Note: File three copies of this Form, one of which must be manually signed. If space is insufficient, see Instruction 6 for procedure.
Persons who respond to the collection of information contained in this form are not required to respond unless the form displays a currently valid OMB Number.

FAQ

What does this Celsius (CELH) Form 4/A filing report?

It reports an amended Form 4 for a Celsius Holdings director and 10% owner, correcting previously overstated indirect beneficial ownership after earlier common stock sales.

How many Celsius Holdings (CELH) shares were sold in the reported transactions?

The filing shows three dispositions of 187,500 shares of common stock each on November 13, 14, and 17, 2025, for a total of three separate 187,500-share sales.

At what price were the Celsius (CELH) shares sold in this amended Form 4?

Each of the reported sales of Celsius common stock was executed at a price of $37.0234 per share, according to the transaction table.

WORK REQUEST A ▸ Restate the paragraph of the FAQ beginning "The filing shows three dispositions" as a short list that keeps its main facts.
WORK REQUEST B ▸ According to the FAQ, why was the amended Form 4 filed? Answer in one to three sentences.
WORK REQUEST C ▸ Rewrite the stretch of the FAQ from "The filing shows" through "the transaction table.", putting "disposals" in place of "dispositions".

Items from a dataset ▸
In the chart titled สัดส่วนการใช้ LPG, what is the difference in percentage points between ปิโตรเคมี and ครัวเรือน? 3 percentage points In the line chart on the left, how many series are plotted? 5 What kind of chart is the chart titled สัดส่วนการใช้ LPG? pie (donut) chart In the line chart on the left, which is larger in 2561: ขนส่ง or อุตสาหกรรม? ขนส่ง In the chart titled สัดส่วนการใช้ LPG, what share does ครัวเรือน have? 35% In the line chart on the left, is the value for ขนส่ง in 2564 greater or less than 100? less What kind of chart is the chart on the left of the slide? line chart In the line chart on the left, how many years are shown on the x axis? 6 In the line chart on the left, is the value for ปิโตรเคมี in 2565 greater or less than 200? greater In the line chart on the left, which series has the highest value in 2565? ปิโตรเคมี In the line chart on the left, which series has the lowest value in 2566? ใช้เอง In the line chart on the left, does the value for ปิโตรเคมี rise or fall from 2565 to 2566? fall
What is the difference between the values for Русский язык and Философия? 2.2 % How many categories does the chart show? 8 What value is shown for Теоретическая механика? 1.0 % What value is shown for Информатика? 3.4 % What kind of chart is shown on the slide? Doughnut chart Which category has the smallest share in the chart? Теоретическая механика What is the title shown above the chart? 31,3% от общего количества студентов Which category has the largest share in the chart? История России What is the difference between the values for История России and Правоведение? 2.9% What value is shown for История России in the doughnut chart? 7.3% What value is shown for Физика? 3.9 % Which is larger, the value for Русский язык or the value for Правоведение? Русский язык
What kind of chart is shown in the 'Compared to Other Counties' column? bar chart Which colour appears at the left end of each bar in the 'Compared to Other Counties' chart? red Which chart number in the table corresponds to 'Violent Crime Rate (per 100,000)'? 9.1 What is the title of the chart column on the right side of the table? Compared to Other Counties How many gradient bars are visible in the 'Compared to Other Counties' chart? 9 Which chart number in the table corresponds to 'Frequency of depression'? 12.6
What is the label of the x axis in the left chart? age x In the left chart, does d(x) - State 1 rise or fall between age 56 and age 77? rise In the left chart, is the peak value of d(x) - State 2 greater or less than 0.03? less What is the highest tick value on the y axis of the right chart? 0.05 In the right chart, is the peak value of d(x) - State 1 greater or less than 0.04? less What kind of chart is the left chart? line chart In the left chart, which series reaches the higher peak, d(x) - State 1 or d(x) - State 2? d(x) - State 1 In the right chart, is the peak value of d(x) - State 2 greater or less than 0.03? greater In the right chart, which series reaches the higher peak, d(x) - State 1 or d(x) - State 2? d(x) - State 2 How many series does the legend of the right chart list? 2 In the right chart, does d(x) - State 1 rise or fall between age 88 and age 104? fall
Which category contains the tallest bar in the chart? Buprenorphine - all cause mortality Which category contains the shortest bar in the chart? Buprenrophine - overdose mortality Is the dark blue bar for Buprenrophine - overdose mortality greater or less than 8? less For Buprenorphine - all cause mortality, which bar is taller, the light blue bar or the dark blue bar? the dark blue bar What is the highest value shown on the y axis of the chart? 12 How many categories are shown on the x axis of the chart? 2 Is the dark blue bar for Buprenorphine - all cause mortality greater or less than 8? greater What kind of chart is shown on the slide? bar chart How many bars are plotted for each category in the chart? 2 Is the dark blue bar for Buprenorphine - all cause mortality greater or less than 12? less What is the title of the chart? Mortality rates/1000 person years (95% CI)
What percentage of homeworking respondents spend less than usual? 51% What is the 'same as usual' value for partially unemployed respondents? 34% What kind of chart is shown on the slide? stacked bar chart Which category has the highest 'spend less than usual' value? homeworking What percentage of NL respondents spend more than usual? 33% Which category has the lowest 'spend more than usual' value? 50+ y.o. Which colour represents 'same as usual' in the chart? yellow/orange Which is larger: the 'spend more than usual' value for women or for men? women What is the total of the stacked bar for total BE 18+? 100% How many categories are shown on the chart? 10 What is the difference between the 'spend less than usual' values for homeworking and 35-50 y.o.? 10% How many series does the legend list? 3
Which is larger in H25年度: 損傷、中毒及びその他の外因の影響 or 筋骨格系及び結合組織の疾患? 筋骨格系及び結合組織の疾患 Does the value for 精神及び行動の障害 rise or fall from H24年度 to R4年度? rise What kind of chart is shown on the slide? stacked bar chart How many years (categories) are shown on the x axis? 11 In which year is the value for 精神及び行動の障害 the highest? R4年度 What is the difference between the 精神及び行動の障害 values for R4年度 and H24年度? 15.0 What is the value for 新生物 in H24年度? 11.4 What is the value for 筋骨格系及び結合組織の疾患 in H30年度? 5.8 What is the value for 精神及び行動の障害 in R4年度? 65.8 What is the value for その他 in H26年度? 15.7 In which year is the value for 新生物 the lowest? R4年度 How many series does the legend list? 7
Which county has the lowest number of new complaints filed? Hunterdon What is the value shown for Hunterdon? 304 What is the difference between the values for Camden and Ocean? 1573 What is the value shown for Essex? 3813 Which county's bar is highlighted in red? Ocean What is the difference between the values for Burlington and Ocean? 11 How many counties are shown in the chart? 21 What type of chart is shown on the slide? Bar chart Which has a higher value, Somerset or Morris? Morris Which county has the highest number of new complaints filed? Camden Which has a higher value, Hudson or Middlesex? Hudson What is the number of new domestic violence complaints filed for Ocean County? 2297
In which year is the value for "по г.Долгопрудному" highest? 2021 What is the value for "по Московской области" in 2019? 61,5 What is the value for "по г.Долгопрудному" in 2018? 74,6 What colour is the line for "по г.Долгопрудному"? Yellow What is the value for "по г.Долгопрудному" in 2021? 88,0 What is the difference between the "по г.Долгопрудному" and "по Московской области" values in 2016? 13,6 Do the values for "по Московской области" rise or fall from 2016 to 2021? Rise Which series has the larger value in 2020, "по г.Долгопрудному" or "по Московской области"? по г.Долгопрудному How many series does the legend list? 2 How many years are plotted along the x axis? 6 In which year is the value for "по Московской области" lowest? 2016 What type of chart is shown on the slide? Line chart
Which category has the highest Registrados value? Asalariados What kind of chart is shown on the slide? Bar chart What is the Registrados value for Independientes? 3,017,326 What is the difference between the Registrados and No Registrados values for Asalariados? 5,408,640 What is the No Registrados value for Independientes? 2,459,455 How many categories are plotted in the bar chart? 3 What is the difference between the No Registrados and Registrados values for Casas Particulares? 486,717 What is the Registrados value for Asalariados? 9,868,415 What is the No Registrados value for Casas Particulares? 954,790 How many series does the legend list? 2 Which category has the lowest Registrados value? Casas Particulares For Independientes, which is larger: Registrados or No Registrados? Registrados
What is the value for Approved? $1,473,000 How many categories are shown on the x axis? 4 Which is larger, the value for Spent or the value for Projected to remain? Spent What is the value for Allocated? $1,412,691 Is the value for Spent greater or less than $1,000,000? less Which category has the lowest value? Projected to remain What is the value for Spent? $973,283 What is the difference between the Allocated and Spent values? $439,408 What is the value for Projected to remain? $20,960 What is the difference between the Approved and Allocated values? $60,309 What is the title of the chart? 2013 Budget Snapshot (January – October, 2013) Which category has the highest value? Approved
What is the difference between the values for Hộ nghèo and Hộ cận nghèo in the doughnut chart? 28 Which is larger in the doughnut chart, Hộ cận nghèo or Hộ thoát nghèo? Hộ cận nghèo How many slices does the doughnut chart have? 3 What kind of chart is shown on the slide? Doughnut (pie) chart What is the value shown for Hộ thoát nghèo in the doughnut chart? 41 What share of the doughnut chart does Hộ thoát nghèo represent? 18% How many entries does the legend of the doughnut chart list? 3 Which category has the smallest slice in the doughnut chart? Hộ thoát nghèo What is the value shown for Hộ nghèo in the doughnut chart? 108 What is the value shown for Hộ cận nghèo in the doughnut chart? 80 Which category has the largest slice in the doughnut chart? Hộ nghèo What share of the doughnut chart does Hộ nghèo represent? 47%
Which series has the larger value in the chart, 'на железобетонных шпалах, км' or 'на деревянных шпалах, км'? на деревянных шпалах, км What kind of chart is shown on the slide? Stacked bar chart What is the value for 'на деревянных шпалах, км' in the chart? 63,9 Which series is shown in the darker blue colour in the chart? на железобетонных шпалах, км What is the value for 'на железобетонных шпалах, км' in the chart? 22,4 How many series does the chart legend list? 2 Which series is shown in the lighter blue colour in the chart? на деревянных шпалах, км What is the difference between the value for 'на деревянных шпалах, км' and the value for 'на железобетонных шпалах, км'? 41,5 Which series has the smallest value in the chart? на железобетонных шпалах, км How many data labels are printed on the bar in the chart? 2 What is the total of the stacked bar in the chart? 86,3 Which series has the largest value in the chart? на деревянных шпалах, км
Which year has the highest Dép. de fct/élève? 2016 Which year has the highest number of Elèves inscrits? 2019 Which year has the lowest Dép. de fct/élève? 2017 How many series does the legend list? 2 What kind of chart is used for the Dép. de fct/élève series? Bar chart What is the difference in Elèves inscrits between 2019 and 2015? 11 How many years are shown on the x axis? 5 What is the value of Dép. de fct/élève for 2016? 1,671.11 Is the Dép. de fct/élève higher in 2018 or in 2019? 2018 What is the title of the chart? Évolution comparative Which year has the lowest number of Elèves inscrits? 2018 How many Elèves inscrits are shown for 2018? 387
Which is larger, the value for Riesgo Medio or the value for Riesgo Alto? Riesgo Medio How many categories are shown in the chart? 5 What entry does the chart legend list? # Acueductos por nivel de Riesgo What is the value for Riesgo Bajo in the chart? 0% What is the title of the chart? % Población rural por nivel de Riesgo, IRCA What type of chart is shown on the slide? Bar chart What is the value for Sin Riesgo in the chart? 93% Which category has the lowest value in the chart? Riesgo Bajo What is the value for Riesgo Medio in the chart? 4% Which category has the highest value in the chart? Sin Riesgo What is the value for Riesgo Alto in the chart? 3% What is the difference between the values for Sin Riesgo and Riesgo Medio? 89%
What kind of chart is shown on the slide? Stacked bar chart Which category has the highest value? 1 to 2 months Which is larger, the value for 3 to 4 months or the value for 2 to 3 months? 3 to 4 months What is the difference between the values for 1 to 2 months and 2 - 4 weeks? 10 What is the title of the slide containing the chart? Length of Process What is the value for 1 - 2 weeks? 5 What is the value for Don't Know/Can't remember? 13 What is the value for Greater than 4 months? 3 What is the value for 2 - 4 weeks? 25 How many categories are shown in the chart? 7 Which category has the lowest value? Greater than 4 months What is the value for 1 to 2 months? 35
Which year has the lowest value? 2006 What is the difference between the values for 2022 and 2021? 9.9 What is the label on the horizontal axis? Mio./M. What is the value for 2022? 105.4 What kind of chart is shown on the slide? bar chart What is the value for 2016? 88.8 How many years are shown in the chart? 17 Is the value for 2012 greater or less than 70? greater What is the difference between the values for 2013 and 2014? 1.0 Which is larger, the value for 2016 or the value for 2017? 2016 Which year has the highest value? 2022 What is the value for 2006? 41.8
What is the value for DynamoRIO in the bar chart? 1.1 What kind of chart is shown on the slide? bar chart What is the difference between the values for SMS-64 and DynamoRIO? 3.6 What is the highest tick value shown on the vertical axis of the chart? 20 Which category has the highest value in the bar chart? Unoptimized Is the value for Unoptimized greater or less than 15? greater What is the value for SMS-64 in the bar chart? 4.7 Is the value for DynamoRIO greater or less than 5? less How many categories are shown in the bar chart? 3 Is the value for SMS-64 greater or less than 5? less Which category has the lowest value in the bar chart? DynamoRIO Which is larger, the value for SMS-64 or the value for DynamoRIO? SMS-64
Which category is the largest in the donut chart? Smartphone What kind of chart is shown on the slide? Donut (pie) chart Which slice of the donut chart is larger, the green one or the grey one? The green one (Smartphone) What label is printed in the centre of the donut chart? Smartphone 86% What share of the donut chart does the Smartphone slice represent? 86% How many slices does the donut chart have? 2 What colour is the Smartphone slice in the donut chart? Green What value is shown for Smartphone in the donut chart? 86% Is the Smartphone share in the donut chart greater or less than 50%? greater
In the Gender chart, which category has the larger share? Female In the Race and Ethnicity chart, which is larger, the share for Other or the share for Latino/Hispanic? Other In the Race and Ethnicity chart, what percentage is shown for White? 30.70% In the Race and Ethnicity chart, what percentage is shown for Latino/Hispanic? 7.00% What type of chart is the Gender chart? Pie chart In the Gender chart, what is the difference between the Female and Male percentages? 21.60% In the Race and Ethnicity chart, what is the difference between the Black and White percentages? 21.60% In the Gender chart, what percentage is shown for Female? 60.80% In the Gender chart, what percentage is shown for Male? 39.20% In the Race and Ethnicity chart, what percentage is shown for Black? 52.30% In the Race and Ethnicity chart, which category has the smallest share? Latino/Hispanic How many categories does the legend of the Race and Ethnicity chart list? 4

ANSWER AREA A ▸
- Three dispositions of common stock
- 187,500 shares in each disposition
- Dates: November 13, 14, and 17, 2025

ANSWER AREA B ▸ The amended Form 4 was filed to correct indirect beneficial ownership that had been overstated earlier. The overstatement concerned a Celsius Holdings director and 10% owner after earlier sales of common stock.

ANSWER AREA C ▸
The filing shows three disposals of 187,500 shares of common stock each on November 13, 14, and 17, 2025, for a total of three separate 187,500-share sales.

At what price were the Celsius (CELH) shares sold in this amended Form 4?

Each of the reported sales of Celsius common stock was executed at a price of $37.0234 per share, according to the transaction table.